• Activity
Of the entries below, repeat exactly only those lines from the one containing "lächelnde Frau mit" through the last line, with pictures omitted.

(Image-text web data)
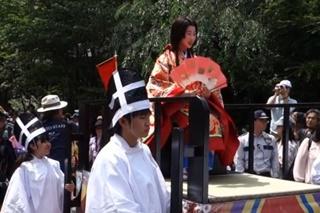 照姫行列の画像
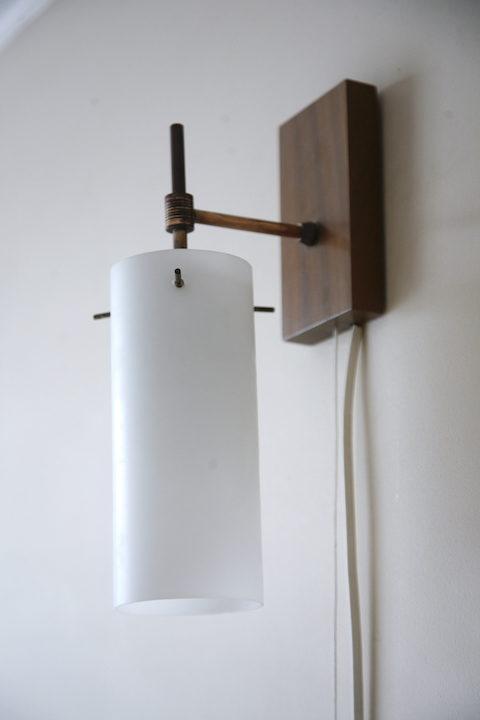 Glass Teak 1960s Wall Light 1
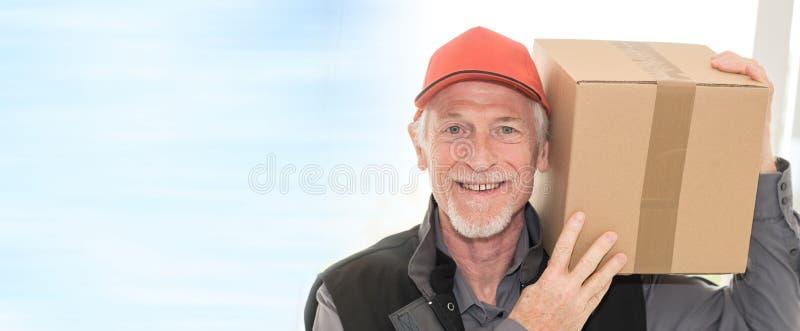 Ritratto del deliverer senior sorridente fotografia stock libera da diritti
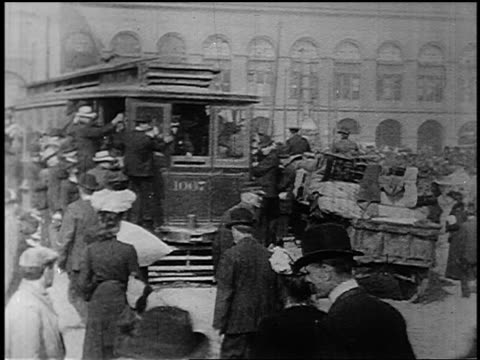b/w 1906 crowded trolley on busy san francisco street with people walking wagons - 1906 stock-videos und b-roll-filmmaterial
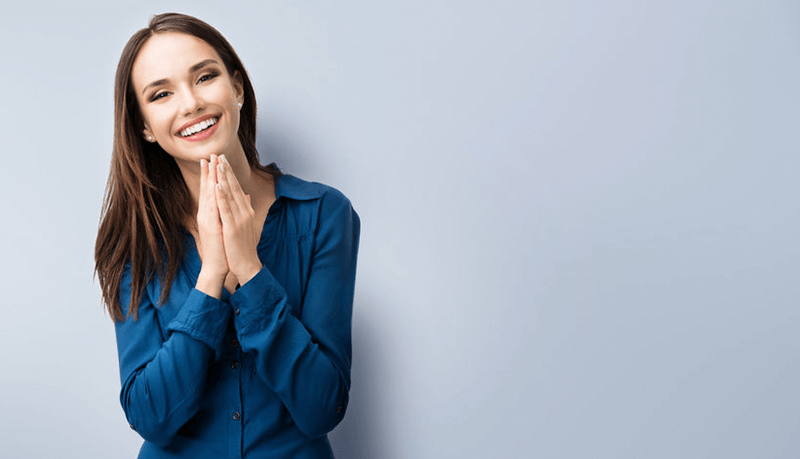lächelnde Frau mit braunen Haaren und blauer Bluse zufrieden über den Support und Kontakt von GastroSoft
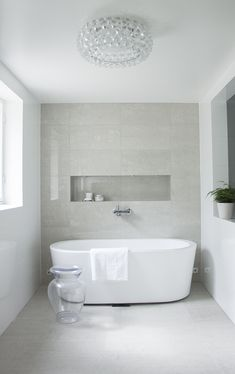 Modern spa and bathroom, Kelly Hoppen style, foscarini Caboche, kotikylpylä, Coffee Table Diary blog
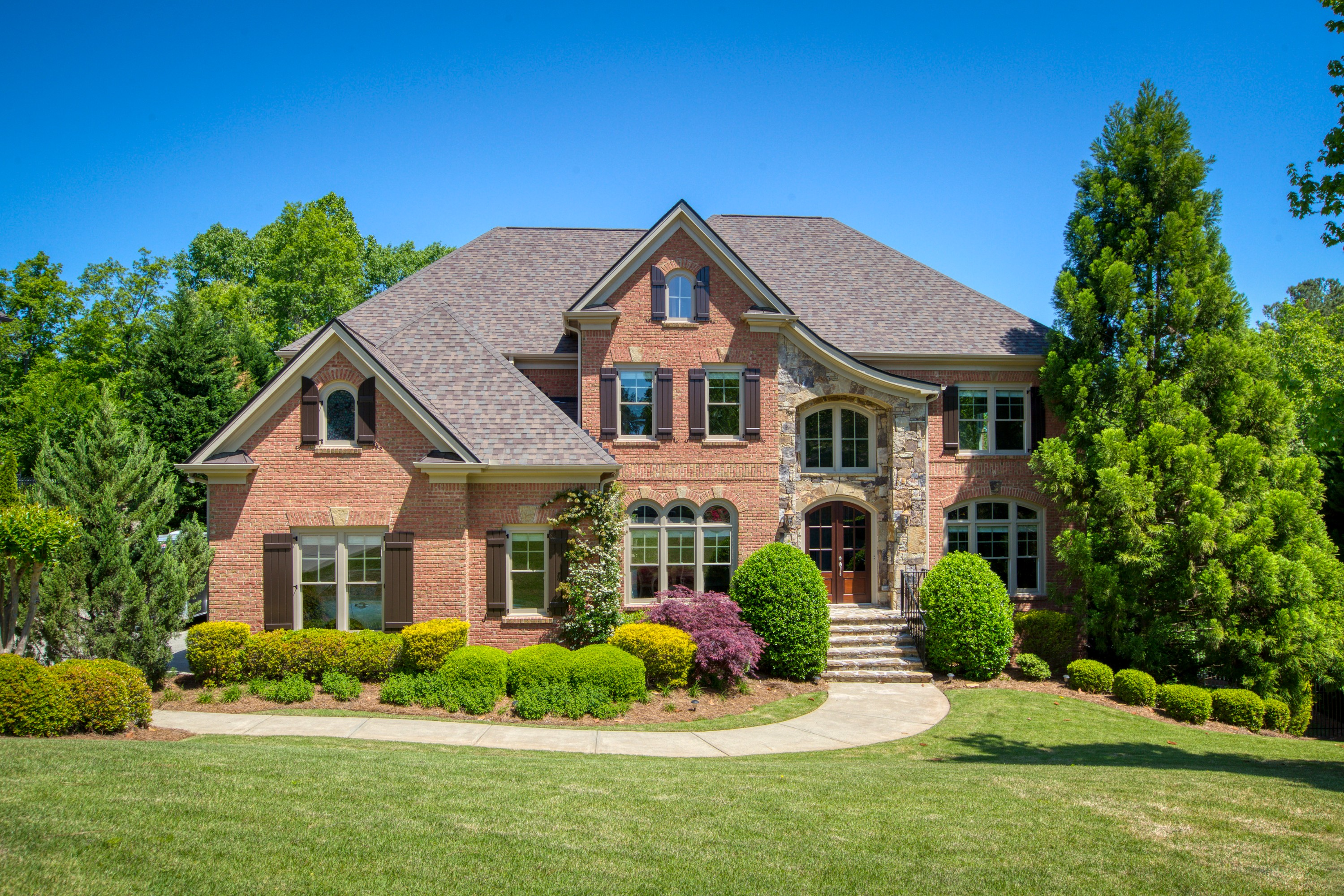 Live In Serenity In This Gorgeous, Custom-Built Beauty!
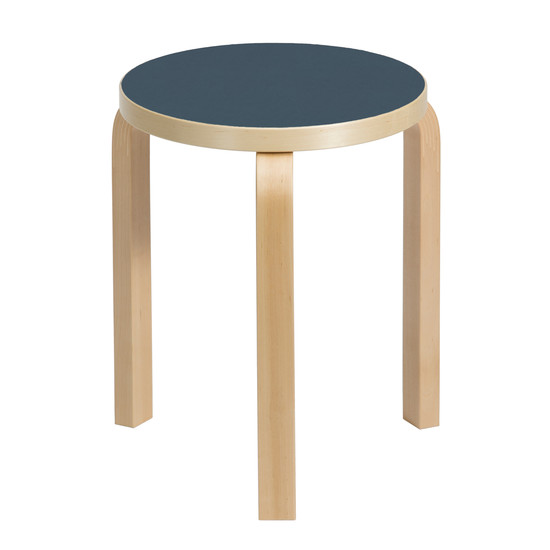 60 Hocker Nordic Winter Edition 2016 von Artek in Blau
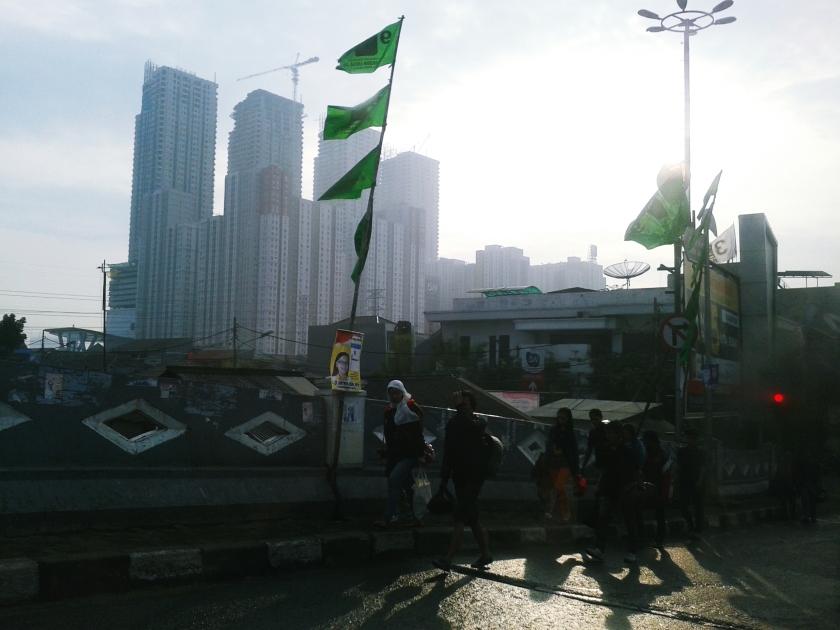 Pagi - pagi sudah semangat berjalan menuju pelabuhan Kaliadem, Muara Angke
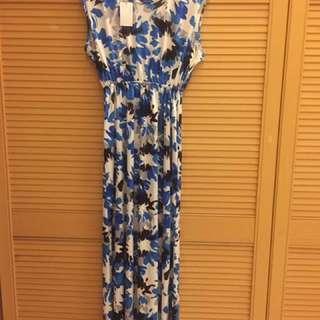 Flowery dress from local brand Callanda Hijab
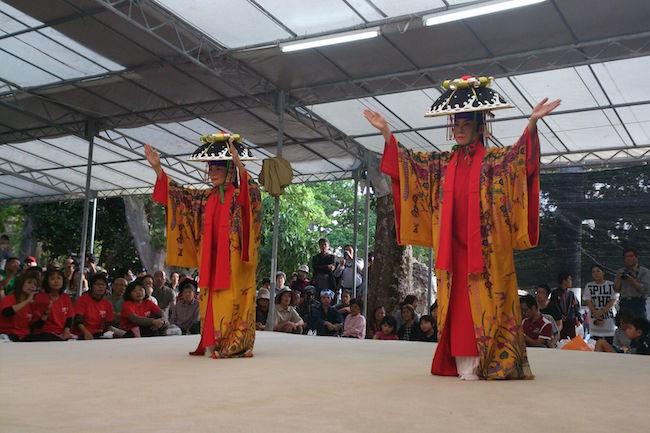9日間の壮大な祭りに竹富島の血が騒ぐ。600年続く沖縄魂「種子取祭」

• Written answer
lächelnde Frau mit braunen Haaren und blauer Bluse zufrieden über den Support und Kontakt von GastroSoft
 Modern spa and bathroom, Kelly Hoppen style, foscarini Caboche, kotikylpylä, Coffee Table Diary blog
 Live In Serenity In This Gorgeous, Custom-Built Beauty!
 60 Hocker Nordic Winter Edition 2016 von Artek in Blau
 Pagi - pagi sudah semangat berjalan menuju pelabuhan Kaliadem, Muara Angke
 Flowery dress from local brand Callanda Hijab
9日間の壮大な祭りに竹富島の血が騒ぐ。600年続く沖縄魂「種子取祭」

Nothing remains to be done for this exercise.